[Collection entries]
_____
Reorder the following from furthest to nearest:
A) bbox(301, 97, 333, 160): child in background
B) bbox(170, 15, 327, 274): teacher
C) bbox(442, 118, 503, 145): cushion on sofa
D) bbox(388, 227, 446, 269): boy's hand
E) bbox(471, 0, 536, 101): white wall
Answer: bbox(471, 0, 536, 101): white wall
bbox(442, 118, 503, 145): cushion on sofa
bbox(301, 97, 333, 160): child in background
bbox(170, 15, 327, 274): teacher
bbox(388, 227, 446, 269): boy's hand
_____
TO DO.
Rewrite every line of the records above, changing "Reorder" to "Arrange" and leaving everything else as it is.

EXERCISE RESPONSE.
Arrange the following from furthest to nearest:
A) bbox(301, 97, 333, 160): child in background
B) bbox(170, 15, 327, 274): teacher
C) bbox(442, 118, 503, 145): cushion on sofa
D) bbox(388, 227, 446, 269): boy's hand
E) bbox(471, 0, 536, 101): white wall
Answer: bbox(471, 0, 536, 101): white wall
bbox(442, 118, 503, 145): cushion on sofa
bbox(301, 97, 333, 160): child in background
bbox(170, 15, 327, 274): teacher
bbox(388, 227, 446, 269): boy's hand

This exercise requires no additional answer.